In parallel, we are developing an approach to oral therapy that combines decitabine with tetrahydrouridine, an inhibitor of cytidine deaminase, the enzyme which rapidly metabolizes decitabine in vivo (because of cytidine deaminase activity, the in vivo half-life of decitabine is <20 minutes¹³⁷ in contrast to an in vitro half-life at 37°C of approximately 9 hours). Oral administration of tetrahydrouridine-decitabine is more likely to produce the desired pharmacologic profile of low peak drug levels (~0.005-0.2 μM) to avoid cytotoxicity, but extended half-life (hours rather than minutes) to increase depletion of DNMT1, and could decrease inter-individual variability in decitabine pharmacokinetics that arises from pharmacogenetic variation in cytidine deamianse (Lavelle et al., submitted manuscript). In addition, an oral formulation will provide major cost, logistical and accessibility advantages for long-term outpatient therapy. Finally, inhibition of cytidine deaminase may address a mechanism of cancer cell resistance, and sanctuary from the effects of decitabine that can occur in organs that express high levels of cytidine deaminase, for example, the liver and intestines^138-146.
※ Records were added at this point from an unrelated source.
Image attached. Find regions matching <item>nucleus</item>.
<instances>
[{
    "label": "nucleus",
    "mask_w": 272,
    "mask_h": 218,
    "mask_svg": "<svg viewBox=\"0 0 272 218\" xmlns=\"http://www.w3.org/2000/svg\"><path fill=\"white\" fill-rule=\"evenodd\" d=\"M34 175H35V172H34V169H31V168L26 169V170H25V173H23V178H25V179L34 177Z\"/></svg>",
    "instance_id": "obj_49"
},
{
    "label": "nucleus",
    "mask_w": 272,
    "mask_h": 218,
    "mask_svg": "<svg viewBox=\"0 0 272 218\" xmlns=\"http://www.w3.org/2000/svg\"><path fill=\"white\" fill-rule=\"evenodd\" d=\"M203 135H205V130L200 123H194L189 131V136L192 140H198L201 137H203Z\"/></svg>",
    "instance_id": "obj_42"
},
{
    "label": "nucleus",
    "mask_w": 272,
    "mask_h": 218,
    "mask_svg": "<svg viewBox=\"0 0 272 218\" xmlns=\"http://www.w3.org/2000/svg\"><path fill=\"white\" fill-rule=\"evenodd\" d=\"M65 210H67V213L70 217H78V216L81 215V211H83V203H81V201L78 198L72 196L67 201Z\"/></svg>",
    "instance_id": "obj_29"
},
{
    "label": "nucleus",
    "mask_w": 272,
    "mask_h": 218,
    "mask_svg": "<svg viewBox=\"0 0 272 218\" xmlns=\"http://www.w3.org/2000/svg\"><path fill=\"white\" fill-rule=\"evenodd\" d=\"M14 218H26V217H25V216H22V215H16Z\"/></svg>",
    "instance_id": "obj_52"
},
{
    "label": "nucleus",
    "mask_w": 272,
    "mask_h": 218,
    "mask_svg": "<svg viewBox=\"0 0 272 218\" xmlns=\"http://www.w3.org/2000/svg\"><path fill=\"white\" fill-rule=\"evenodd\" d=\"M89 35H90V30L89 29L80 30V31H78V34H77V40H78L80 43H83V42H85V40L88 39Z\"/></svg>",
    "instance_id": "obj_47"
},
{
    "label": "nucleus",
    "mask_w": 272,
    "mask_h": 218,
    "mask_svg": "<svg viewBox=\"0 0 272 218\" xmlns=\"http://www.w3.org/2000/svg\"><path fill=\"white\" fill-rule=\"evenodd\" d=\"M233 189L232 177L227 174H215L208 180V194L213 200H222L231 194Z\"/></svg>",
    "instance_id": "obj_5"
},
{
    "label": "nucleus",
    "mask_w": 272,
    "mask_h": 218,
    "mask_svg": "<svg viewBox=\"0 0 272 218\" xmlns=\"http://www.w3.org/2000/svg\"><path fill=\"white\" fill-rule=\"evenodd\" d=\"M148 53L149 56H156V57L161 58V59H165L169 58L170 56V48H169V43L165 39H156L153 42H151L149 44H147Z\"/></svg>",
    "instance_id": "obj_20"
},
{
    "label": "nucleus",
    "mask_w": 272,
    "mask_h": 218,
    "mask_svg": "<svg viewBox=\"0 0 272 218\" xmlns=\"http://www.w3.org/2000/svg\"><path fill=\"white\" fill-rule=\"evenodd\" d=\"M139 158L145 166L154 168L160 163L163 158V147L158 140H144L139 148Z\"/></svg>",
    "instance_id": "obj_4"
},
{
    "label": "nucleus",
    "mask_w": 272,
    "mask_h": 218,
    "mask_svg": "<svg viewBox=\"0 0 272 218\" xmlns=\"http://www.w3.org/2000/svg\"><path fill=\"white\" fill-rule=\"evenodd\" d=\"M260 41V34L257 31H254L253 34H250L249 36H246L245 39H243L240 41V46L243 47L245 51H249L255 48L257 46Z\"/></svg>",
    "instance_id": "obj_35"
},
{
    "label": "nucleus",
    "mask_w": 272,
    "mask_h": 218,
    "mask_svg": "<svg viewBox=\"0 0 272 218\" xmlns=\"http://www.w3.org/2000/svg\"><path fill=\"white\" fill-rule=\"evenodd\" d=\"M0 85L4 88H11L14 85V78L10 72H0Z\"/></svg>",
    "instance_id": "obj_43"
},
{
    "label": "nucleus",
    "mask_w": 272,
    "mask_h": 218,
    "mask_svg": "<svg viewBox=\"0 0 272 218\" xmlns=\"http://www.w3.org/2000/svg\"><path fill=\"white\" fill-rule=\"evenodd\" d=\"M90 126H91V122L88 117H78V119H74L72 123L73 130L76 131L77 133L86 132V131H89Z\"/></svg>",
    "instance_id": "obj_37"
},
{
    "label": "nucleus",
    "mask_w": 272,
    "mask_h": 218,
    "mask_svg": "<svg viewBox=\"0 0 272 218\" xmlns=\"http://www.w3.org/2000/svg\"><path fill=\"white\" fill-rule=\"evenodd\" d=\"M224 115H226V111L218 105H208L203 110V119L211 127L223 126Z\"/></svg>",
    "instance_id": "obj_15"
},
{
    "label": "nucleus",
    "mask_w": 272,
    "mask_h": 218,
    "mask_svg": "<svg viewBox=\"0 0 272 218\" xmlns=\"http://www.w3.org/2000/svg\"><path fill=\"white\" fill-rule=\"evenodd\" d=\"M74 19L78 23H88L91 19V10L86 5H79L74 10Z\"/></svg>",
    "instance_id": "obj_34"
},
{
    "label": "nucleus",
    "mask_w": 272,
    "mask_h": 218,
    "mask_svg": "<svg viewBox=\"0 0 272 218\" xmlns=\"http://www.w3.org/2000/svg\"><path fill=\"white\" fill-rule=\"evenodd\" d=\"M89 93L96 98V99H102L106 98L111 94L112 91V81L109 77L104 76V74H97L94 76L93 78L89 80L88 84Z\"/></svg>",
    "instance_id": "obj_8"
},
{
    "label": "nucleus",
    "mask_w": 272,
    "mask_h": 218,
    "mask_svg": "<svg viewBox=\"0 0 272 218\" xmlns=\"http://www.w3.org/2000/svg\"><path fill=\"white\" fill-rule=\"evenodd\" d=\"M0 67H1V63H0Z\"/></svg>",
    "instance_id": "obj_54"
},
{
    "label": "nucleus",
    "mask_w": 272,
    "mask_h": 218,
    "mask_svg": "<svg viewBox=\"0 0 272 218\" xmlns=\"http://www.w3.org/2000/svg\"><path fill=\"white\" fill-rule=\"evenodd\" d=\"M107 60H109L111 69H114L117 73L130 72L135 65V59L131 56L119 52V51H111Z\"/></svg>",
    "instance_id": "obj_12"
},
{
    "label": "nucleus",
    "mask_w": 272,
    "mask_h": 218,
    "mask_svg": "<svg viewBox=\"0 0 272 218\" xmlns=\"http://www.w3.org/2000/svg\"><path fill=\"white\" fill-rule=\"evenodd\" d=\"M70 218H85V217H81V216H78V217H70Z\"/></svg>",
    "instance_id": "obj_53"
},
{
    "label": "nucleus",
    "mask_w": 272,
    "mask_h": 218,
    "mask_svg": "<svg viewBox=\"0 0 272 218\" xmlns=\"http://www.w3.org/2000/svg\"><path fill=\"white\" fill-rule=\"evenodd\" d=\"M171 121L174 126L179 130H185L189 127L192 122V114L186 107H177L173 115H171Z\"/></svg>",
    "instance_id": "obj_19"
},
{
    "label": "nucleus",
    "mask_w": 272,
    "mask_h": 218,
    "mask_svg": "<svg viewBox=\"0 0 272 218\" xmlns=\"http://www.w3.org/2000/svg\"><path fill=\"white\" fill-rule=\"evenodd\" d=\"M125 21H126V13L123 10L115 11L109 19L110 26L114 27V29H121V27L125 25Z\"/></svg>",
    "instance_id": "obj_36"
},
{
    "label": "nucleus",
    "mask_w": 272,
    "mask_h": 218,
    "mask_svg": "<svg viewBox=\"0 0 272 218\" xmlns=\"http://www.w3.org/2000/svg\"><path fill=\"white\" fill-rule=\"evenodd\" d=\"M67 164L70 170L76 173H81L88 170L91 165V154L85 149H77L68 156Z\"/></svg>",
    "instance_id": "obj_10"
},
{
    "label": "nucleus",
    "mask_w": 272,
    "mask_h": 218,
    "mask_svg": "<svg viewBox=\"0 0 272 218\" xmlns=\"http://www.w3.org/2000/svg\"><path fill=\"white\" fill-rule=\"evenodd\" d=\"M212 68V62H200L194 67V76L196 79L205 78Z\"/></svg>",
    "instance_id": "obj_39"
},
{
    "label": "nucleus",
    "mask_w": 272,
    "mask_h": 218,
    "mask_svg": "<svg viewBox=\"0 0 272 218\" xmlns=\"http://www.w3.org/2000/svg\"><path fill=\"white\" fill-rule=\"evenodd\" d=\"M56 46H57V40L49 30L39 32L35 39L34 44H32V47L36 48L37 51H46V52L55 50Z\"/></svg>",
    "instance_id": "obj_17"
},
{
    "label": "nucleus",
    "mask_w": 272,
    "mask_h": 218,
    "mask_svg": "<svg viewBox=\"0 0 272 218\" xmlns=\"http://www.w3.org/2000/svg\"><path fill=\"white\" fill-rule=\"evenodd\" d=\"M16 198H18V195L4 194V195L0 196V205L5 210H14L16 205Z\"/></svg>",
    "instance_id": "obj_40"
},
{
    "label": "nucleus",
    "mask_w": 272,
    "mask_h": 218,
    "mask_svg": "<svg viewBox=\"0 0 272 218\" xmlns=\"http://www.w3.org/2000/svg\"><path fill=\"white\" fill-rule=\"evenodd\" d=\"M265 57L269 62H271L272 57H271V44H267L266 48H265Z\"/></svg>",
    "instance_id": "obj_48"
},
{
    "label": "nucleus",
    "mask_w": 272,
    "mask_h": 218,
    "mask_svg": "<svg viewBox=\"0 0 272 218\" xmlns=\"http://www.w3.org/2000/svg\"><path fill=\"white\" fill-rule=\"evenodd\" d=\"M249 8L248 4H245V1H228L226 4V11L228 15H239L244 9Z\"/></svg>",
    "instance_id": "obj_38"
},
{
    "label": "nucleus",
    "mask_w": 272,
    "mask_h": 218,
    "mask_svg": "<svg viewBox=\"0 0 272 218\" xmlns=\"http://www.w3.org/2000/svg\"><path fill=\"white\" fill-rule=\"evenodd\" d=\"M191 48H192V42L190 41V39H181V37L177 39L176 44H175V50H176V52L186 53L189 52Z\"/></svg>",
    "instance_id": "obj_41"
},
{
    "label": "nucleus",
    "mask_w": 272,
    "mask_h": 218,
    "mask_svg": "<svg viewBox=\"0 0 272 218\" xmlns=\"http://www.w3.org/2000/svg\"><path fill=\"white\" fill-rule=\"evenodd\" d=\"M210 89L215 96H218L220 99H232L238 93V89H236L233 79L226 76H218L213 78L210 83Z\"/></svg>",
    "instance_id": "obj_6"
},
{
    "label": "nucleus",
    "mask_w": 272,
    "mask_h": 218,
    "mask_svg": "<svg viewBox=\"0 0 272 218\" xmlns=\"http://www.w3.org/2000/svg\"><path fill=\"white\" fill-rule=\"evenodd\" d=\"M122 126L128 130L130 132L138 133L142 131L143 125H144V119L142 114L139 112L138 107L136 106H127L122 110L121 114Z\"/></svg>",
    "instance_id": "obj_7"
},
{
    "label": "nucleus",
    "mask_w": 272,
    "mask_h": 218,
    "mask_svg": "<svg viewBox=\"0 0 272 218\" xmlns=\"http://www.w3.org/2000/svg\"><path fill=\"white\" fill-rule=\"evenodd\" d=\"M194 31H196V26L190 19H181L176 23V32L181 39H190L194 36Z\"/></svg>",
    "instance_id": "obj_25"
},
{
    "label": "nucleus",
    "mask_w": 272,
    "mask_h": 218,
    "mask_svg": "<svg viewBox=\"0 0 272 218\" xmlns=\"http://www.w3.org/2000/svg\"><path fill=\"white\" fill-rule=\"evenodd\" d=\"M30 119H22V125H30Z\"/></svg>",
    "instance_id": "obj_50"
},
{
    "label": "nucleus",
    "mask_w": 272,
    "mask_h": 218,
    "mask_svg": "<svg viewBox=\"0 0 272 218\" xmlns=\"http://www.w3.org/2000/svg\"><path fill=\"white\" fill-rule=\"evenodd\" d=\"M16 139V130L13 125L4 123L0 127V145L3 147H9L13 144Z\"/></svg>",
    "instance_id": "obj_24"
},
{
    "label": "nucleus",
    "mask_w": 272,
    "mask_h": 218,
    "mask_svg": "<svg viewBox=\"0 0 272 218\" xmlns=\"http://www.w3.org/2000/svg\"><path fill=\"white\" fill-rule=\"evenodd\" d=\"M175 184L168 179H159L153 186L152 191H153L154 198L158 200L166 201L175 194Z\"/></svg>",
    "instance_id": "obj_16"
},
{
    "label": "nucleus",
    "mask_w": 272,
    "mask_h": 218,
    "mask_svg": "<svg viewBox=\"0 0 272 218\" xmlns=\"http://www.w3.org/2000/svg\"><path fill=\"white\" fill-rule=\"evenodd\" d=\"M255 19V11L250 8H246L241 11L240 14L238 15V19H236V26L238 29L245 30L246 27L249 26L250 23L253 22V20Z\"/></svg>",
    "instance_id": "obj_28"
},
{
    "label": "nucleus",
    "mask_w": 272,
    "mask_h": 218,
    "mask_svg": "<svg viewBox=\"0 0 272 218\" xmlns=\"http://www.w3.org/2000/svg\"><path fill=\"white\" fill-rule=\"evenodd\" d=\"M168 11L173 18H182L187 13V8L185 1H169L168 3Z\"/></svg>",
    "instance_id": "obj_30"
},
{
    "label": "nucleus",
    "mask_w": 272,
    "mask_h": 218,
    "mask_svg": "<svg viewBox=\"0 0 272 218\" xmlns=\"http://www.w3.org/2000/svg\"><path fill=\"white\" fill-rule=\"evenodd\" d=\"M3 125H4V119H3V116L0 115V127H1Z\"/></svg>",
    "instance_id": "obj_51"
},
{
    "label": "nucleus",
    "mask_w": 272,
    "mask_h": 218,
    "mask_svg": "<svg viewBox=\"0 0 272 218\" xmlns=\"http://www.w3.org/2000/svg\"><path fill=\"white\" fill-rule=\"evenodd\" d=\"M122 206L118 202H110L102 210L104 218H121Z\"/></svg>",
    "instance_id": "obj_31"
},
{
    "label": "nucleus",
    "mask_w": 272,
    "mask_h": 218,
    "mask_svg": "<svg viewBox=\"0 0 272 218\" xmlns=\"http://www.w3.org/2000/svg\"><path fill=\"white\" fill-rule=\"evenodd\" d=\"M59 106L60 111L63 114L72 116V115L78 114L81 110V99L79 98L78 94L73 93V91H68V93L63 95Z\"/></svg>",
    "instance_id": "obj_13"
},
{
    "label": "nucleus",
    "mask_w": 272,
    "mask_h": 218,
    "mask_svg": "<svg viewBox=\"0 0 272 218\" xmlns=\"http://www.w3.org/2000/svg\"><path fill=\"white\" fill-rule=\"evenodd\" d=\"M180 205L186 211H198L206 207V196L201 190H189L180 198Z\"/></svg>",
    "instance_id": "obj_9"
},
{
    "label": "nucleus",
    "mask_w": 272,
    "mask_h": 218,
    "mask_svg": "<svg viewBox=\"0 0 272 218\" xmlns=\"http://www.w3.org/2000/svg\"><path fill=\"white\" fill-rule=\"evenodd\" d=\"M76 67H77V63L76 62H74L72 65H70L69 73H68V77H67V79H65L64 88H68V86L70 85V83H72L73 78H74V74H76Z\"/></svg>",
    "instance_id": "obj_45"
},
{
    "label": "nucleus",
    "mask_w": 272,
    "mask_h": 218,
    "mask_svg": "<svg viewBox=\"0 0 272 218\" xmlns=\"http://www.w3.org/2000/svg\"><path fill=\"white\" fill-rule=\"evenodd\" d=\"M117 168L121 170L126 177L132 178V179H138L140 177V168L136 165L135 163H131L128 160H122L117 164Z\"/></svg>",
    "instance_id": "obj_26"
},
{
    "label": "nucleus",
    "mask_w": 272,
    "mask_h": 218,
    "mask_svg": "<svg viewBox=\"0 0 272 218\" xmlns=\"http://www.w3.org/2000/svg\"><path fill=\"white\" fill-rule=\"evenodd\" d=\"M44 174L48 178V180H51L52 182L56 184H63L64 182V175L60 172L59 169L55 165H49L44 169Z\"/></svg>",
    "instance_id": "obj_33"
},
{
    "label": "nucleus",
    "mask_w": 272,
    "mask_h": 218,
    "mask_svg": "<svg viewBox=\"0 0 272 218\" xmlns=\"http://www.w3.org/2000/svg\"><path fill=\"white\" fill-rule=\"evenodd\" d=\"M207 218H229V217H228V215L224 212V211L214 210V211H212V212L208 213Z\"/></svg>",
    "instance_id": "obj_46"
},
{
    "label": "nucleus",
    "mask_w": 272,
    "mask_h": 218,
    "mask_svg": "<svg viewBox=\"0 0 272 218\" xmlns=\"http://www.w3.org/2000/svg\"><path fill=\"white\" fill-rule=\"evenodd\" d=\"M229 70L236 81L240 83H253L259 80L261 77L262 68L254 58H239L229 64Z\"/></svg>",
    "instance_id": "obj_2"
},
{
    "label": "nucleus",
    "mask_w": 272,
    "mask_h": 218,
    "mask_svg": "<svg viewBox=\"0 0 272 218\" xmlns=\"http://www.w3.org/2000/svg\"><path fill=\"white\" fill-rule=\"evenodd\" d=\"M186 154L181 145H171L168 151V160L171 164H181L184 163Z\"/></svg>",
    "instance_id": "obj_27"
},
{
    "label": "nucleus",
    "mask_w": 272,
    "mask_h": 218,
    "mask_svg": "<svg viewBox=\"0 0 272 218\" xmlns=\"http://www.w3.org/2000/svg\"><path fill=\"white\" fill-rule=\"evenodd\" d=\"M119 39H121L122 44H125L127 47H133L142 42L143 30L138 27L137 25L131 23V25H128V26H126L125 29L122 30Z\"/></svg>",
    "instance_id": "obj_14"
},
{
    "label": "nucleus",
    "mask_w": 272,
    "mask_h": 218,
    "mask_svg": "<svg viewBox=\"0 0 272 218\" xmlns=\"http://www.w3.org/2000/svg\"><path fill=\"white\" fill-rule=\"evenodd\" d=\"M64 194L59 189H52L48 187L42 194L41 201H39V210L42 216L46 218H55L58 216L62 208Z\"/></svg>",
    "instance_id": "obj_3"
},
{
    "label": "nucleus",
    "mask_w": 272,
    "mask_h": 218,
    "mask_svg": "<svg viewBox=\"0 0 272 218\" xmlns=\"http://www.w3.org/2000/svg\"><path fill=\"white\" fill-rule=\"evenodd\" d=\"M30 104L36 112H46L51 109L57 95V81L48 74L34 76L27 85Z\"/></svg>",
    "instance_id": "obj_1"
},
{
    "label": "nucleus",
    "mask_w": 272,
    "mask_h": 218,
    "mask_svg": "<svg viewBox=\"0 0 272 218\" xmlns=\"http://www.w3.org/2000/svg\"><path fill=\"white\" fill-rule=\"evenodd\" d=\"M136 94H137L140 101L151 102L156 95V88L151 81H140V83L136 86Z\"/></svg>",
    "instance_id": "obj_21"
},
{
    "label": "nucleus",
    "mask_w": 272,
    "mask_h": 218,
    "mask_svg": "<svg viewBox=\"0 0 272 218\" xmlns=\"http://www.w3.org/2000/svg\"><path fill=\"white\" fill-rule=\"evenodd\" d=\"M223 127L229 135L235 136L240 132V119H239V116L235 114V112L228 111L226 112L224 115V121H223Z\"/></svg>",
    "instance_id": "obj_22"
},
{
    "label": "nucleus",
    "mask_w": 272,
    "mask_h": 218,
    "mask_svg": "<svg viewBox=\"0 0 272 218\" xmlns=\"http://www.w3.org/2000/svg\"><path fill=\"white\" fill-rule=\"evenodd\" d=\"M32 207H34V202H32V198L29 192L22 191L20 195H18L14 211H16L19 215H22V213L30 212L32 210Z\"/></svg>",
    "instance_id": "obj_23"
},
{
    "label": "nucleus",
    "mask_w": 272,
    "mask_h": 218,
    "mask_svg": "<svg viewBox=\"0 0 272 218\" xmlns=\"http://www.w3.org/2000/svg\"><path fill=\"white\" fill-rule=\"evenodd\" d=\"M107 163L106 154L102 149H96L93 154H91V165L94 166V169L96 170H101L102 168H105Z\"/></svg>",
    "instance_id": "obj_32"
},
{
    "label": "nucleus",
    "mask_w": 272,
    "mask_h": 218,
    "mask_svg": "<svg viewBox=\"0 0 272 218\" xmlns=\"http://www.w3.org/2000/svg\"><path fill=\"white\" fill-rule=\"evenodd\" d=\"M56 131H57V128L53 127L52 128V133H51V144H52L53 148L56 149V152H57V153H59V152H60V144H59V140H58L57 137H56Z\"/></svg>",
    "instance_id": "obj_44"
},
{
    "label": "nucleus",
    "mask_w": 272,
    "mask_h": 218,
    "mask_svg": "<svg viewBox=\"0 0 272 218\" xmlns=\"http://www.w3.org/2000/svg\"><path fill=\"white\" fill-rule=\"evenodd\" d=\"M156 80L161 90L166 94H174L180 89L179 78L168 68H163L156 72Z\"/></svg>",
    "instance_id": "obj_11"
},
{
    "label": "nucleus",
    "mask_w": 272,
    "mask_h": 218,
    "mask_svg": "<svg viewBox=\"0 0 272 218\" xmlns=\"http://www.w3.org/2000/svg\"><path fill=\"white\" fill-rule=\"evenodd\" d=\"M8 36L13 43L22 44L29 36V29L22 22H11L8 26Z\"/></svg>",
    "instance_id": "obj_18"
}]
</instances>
Currently, decitabine (~10% of the related compound 5-azacytidine is converted to decitabine by ribonucleotide reductase in vivo) is the only drug that can be repurposed clinically for non-cytotoxic, p53/p16-independent epigenetic-differentiation therapy (since it is difficult to separate the chromatin-modifying effects of histone deacetylase inhibitor drugs from cytotoxicity). Other compounds that can inhibit components of the chromatin modifying network without inducing apoptosis have been identified or will be identified^69;147. The maturation and epigenetic context of cancer cells suggests that these agents can also be developed for the purpose of p53/p16-independent, normal stem cell sparing epigenetic-differentiation oncotherapy.

Conclusion

Conventional therapy focuses on inducing irreversible cell cycle exit in cancer cells by DNA damage or metabolic insult that activates apoptosis pathways (cytotoxicity). This approach to therapy has a major limitation: malignant cells frequently mutate or delete key apoptosis genes. Hence, the goal of activating apoptosis genes may be futile, since these genes may not be present, yet treatment destroys normal stem cells which have intact apoptosis pathways. This manifests clinically as short-term improvement but frequent relapse with more aggressive, apoptosis-resistant disease. Unlike apoptosis genes, genes that mediate cell cycle exit by differentiation are typically present, but are aberrantly repressed by epigenetic means. Furthermore, cancer cells express high levels of lineage-specifying transcription factors. Because of this epigenetic and maturation context of cancer cells, non-cytotoxic antagonism of chromatin-modifying enzymes that mediate transcription repression terminates proliferation by differentiation^104-107. Normal stem cells, which do not express high levels of lineage-specifying transcription factors, are spared^109-118. Using differentiation to terminate cancer cell proliferation was first described more than 50 years ago^119-121, but is not a major component of current clinical therapy. The biological and translational insights that have accrued in the intervening five decades renew the importance and promise of this approach, not just for the myeloid malignancies, but for cancer in general.